— Start DATA —

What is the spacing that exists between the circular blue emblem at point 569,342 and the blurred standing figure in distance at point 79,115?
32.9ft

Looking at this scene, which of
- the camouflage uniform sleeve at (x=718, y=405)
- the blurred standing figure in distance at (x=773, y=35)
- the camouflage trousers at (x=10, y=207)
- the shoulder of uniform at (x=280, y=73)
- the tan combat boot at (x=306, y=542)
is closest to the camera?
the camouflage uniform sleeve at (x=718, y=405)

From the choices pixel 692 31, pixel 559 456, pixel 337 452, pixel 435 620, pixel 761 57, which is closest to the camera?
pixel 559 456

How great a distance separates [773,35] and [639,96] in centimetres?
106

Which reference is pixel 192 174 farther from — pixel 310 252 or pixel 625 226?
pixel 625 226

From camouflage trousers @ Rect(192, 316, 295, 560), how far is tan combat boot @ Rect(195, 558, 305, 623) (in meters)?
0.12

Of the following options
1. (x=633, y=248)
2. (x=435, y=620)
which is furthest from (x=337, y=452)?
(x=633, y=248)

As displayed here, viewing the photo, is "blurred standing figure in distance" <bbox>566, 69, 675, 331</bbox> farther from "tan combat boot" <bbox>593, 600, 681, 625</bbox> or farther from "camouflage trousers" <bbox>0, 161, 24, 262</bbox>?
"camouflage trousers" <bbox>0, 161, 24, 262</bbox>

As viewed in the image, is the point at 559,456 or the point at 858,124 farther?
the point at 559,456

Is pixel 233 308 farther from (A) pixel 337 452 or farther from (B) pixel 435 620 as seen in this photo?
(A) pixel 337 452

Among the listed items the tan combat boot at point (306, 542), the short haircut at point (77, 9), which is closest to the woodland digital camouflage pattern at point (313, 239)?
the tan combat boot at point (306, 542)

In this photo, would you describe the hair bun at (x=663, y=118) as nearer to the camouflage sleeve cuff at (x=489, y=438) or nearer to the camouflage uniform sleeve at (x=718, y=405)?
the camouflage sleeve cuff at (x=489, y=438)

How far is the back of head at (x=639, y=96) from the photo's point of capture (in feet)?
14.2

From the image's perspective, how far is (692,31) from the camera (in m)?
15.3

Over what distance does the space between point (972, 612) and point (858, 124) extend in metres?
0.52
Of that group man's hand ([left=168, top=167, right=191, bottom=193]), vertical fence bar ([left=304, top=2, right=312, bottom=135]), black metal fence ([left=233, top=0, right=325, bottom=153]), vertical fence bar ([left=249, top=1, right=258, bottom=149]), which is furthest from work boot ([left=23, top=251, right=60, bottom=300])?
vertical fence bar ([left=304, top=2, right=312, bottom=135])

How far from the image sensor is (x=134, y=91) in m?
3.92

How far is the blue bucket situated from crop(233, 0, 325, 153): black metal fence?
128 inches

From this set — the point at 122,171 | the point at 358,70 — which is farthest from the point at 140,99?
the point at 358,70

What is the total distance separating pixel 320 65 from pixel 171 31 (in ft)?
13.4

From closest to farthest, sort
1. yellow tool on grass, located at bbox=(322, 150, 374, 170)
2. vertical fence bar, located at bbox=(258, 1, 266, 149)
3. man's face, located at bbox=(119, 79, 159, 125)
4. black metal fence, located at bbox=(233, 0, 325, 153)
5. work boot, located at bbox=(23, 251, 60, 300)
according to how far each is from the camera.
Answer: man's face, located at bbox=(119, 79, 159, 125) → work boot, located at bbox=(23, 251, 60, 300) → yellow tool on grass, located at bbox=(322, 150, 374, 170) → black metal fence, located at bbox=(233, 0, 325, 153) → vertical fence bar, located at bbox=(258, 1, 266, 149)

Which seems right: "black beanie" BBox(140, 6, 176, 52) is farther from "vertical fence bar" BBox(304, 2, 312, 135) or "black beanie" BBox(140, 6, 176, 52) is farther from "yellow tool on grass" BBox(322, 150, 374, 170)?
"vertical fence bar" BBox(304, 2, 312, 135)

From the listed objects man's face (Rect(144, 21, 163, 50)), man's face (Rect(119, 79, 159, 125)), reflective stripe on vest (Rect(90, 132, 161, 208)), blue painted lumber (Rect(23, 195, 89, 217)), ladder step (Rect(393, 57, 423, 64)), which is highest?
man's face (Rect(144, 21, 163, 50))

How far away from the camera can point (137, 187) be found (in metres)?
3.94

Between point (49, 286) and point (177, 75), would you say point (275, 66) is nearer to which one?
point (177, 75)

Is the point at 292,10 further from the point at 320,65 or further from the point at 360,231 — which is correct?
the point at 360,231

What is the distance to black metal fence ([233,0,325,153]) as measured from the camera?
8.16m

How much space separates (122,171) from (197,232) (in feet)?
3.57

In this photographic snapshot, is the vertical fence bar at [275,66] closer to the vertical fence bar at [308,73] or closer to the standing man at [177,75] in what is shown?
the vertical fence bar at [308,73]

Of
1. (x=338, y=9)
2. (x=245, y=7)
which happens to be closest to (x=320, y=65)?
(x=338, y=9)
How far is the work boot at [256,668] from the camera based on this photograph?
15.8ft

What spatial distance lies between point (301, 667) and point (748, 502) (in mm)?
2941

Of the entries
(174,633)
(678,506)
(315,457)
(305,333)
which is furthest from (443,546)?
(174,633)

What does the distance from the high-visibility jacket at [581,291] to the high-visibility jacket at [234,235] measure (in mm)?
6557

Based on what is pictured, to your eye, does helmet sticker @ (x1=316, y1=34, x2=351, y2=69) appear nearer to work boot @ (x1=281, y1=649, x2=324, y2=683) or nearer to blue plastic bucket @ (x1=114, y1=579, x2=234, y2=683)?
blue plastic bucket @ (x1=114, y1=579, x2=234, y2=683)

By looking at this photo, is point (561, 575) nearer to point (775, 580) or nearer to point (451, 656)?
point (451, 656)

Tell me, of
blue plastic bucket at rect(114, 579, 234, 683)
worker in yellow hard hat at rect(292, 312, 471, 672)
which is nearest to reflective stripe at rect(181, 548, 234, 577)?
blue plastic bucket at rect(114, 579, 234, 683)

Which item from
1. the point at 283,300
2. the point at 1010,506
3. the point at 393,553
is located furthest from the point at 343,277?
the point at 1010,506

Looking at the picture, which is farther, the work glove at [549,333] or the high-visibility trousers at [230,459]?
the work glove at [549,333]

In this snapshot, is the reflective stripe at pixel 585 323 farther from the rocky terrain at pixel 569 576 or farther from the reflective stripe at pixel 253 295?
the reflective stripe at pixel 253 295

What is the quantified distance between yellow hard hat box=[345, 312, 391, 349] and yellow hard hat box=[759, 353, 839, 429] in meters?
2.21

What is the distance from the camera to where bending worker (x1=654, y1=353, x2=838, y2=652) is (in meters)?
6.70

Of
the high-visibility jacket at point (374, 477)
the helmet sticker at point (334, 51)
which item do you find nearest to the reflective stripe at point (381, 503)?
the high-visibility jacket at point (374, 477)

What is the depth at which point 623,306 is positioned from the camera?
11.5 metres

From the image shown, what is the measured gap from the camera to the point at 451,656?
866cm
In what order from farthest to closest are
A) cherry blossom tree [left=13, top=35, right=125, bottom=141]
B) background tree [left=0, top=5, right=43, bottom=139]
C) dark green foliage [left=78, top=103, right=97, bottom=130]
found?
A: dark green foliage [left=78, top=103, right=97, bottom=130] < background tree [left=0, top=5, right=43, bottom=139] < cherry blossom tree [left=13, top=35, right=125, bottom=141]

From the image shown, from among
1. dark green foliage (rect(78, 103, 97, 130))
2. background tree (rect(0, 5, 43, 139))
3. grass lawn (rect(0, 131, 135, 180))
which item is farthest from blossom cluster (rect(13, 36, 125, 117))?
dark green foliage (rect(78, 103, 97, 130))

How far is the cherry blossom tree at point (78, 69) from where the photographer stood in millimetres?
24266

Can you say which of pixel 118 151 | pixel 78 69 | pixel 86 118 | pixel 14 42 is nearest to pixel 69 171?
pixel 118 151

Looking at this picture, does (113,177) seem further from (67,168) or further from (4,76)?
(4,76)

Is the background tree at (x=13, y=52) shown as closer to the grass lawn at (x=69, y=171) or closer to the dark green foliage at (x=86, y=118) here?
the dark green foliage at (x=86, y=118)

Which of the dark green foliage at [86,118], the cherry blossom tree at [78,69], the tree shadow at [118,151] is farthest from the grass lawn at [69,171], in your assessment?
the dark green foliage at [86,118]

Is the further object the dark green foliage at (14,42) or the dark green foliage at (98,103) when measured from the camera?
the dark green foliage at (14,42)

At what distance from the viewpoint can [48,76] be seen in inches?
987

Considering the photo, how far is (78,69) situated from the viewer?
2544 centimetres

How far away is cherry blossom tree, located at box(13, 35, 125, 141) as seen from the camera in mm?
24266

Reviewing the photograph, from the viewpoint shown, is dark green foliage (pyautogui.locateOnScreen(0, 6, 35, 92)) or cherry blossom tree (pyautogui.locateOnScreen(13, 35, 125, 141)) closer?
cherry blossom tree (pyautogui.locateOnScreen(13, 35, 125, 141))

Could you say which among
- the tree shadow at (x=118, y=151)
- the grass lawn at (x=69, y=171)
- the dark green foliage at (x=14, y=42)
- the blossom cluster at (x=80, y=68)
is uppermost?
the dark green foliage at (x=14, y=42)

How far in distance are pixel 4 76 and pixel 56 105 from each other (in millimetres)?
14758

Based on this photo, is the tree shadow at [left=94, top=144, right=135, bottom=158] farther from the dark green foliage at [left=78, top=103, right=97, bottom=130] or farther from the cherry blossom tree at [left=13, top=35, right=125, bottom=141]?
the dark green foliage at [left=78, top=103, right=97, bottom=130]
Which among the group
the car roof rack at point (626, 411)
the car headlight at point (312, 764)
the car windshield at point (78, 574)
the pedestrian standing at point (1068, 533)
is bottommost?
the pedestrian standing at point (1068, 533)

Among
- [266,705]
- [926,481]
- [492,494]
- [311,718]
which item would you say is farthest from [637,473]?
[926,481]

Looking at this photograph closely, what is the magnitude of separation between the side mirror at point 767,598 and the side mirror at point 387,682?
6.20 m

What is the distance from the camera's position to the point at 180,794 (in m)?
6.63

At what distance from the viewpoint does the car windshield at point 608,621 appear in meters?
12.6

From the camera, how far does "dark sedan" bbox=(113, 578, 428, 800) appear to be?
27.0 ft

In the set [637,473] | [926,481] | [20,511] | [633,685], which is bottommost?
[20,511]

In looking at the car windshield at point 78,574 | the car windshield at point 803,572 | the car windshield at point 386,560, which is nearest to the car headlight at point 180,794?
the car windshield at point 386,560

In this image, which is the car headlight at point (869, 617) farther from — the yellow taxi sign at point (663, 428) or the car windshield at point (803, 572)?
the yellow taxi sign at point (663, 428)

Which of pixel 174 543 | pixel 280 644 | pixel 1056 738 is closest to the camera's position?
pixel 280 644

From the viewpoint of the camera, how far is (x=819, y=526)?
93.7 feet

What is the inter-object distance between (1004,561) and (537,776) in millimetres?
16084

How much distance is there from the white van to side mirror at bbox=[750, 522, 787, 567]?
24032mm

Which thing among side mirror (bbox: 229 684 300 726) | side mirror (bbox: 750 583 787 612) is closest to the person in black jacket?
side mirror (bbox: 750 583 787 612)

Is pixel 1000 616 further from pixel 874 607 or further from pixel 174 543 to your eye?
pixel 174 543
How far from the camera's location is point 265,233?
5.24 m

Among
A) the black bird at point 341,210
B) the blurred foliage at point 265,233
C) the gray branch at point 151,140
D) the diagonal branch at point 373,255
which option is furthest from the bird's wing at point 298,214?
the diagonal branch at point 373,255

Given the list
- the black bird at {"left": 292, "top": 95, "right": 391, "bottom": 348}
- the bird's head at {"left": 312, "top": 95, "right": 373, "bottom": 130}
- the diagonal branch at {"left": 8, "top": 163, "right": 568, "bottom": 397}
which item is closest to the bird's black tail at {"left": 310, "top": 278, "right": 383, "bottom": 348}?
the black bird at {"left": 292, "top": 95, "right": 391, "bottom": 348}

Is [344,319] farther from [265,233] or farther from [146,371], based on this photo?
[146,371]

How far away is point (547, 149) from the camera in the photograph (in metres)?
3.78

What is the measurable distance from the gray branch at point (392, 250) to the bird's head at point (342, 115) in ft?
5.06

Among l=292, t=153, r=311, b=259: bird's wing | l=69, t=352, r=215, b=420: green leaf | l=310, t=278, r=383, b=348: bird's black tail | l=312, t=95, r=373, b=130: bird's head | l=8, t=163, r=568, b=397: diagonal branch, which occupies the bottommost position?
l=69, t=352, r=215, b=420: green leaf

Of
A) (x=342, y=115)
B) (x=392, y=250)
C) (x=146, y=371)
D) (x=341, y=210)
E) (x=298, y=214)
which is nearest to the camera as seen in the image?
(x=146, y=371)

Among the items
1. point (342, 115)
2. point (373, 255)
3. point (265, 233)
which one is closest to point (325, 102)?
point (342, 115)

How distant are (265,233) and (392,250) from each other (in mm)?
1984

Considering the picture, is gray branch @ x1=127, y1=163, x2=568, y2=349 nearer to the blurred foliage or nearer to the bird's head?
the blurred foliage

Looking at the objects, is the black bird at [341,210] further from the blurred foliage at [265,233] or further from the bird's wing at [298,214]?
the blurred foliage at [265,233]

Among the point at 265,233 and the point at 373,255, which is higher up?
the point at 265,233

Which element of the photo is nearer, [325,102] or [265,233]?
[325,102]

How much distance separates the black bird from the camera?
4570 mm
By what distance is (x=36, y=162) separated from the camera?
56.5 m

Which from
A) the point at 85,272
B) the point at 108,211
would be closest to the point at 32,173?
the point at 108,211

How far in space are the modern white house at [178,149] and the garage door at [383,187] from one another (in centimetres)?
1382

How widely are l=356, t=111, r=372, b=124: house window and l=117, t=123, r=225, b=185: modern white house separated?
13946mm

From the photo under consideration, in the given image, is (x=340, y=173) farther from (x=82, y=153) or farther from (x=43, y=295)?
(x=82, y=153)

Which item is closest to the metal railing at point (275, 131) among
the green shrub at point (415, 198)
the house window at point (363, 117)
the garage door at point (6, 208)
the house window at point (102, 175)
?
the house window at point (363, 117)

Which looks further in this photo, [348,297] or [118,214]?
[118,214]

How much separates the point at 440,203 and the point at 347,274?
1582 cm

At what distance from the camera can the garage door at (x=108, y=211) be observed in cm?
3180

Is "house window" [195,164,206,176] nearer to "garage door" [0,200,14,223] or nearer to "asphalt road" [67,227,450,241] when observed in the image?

— End DATA —

Transcribe the lines of the listing above verbatim, from the line containing "How far from the image" through the line containing "Answer: man's face, located", including both of those lines.

WORKED ANSWER
How far from the image sensor is (x=134, y=91) in m?
3.92

How far is the blue bucket situated from crop(233, 0, 325, 153): black metal fence?
128 inches

From this set — the point at 122,171 | the point at 358,70 — which is farthest from the point at 140,99?
the point at 358,70

What is the total distance separating pixel 320 65 from pixel 171 31 (in ft)?
13.4

From closest to farthest, sort
1. yellow tool on grass, located at bbox=(322, 150, 374, 170)
2. vertical fence bar, located at bbox=(258, 1, 266, 149)
3. man's face, located at bbox=(119, 79, 159, 125)
4. black metal fence, located at bbox=(233, 0, 325, 153)
5. work boot, located at bbox=(23, 251, 60, 300)
according to how far each is from the camera.
Answer: man's face, located at bbox=(119, 79, 159, 125) → work boot, located at bbox=(23, 251, 60, 300) → yellow tool on grass, located at bbox=(322, 150, 374, 170) → black metal fence, located at bbox=(233, 0, 325, 153) → vertical fence bar, located at bbox=(258, 1, 266, 149)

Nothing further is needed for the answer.